Juno Facing Class Action Lawsuit Following Patient Deaths

Juno Facing Class Action Lawsuit Following Patient Deaths August 17, 2016
By Alex Keown, BioSpace.com Breaking News Staff

SEATTLE – Juno Therapeutics is facing a class action lawsuit that alleges the company violated federal securities law. The lawsuit, filed in July alleges Hans Bishop, Juno’s chief executive officer, and the company, did not inform investors of a patient death in a Phase II trial of its lead drug.

In total three patients died during the mid-stage trial of JCARO15, a CAR-T therapy for patients with relapsed or refractory B cell acute lymphoblastic leukemia. The first patient died in May. The trial was ultimately placed on hold by the U.S. Food and Drug Administration (FDA), but was allowed to resume last month, only days after the lawsuit was filed. The trial though had a revised protocol, only allowing the enrollment of patients with cyclophosphamide pre-conditioning only.

In a July conference call, Bishop said there were “confounding factors and a change in plans was not warranted” following the first death in May. BioSpace previously reported the first patient had received not only JCAR015, but also the chemotherapy drug, fludarabine. The other two patients had also received the chemotherapy drug as part of treatment protocol. All three patients died from cerebral edema, selling in the brain caused by excess fluid.

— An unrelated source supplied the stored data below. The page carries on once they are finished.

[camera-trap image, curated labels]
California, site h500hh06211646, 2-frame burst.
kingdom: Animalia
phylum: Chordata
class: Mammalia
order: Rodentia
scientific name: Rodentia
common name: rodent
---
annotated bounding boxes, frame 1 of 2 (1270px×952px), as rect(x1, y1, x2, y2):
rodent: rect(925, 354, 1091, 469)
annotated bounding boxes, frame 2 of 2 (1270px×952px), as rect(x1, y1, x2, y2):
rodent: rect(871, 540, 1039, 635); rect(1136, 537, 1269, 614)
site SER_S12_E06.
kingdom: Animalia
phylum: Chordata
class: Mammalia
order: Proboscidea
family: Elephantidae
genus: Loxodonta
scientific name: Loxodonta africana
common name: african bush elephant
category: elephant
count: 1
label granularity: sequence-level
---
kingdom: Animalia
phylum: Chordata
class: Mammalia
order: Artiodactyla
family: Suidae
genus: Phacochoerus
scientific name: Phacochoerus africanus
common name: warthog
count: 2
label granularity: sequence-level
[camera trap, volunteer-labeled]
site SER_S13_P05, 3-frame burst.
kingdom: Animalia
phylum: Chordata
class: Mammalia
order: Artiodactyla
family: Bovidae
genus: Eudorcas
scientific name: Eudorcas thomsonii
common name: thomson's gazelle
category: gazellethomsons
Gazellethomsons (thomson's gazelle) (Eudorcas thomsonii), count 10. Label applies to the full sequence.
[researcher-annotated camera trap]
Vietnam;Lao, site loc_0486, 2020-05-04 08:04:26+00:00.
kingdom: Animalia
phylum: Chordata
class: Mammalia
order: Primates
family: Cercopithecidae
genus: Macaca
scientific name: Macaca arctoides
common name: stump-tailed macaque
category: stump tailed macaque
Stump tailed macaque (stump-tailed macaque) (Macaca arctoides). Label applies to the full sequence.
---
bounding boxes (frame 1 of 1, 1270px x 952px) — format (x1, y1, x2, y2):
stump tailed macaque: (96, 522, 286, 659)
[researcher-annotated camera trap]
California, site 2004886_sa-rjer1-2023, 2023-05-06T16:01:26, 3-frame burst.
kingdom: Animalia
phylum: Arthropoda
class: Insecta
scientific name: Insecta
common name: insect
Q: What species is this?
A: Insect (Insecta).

Under the initial trial protocol, the patients received a dose of drugs that kill their existing T-cells and then have them replaced with genetically engineered T-cells that are designed to target the cancer cells. Fludarabine was added to the mix to help the newly administered T-cells take hold. Once the company made the connection of the deaths to fludarabine, Juno sought permission to renew the trial only with cytoxan and JCAR015, which was what was being done earlier in the trial.

The lawsuit was filed by Block & Leviton LLP and Tousley Brain Stephens PLLC on behalf of investors. In the lawsuit the plaintiffs say Juno consulted with its data safety monitoring board as well as the FDA following the death. However, the plaintiffs allege the company failed to tell investors about the first death and instead issued a press release they called “glowing” and included what they termed “misleading disclosures.” However, the plaintiffs said there was no mention of the first patient death. It wasn’t until the other two deaths were revealed that the first one came to light, the plaintiffs said. They also allege that Bishop and “other Juno insiders old heavily in the weeks prior to these revelations.”

According to the lawsuit, Bishop sold more than $8.6 million shares of Juno stock in June—more than twice his total sales for the entirety of 2015. After news of the deaths went public, Juno’s stock fell more than 30 percent. The lawsuit likens Bishop’s actions to his tenure at Dendreon Corporation , which ultimately went bankrupt following disappointing drug development and sales. Bishop served that company as chief operations officer. However, he, along with other executives, were accused of selling millions of dollars of stock before releasing disappointing news about the leukemia drug it was developing.

The lawsuit was initially filed on behalf of a Bulgarian resident, Goce Velkanoski, who bought Juno stock in June, before information of the first patient death was reported. The lawsuit said he has been “damaged by the revelation of the company’s material misrepresentations and material omissions.”

Christopher Williams, a spokesperson for Juno, told GeekWire that the lawsuit was without merit.

Shares of Juno hit a morning high of $34.44 as of 9:50 a.m. The stock has slowly recovered following the 30 percent plunge. However, it’s still down from a high one year ago of $56.57 per share in November of 2015.

Juno’s stumble though was a chance for other companies working on CAR-T therapies to move forward in the immuno-oncology race. Following the revelation of Juno’s death, Kite Pharma announced its program was on track and said it had “done all the due diligence a company should do, including for the chemo-conditioning dose.”